<<<<

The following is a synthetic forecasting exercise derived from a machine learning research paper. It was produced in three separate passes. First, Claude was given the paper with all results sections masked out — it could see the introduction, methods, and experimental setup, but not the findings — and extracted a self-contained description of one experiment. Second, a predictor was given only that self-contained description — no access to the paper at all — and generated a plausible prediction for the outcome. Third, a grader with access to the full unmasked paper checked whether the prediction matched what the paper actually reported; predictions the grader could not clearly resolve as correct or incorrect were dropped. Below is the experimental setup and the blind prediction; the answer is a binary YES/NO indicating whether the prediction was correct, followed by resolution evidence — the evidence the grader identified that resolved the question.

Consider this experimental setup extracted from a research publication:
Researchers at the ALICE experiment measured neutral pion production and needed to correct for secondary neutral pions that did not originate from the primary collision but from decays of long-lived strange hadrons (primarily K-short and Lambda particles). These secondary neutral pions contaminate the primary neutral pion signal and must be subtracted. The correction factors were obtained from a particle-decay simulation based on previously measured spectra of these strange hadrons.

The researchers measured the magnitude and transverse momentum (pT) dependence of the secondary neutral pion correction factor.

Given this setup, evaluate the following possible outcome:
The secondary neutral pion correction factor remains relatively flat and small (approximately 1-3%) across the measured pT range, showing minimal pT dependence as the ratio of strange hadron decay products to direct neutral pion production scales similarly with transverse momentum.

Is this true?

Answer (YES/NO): NO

>>>>

▶ **ACTION ITEM**: What you return must be the entries, given again word for word.

▶ **ANSWER FOR THE TASK**:
The following is a synthetic forecasting exercise derived from a machine learning research paper. It was produced in three separate passes. First, Claude was given the paper with all results sections masked out — it could see the introduction, methods, and experimental setup, but not the findings — and extracted a self-contained description of one experiment. Second, a predictor was given only that self-contained description — no access to the paper at all — and generated a plausible prediction for the outcome. Third, a grader with access to the full unmasked paper checked whether the prediction matched what the paper actually reported; predictions the grader could not clearly resolve as correct or incorrect were dropped. Below is the experimental setup and the blind prediction; the answer is a binary YES/NO indicating whether the prediction was correct, followed by resolution evidence — the evidence the grader identified that resolved the question.

Consider this experimental setup extracted from a research publication:
Researchers at the ALICE experiment measured neutral pion production and needed to correct for secondary neutral pions that did not originate from the primary collision but from decays of long-lived strange hadrons (primarily K-short and Lambda particles). These secondary neutral pions contaminate the primary neutral pion signal and must be subtracted. The correction factors were obtained from a particle-decay simulation based on previously measured spectra of these strange hadrons.

The researchers measured the magnitude and transverse momentum (pT) dependence of the secondary neutral pion correction factor.

Given this setup, evaluate the following possible outcome:
The secondary neutral pion correction factor remains relatively flat and small (approximately 1-3%) across the measured pT range, showing minimal pT dependence as the ratio of strange hadron decay products to direct neutral pion production scales similarly with transverse momentum.

Is this true?

Answer (YES/NO): NO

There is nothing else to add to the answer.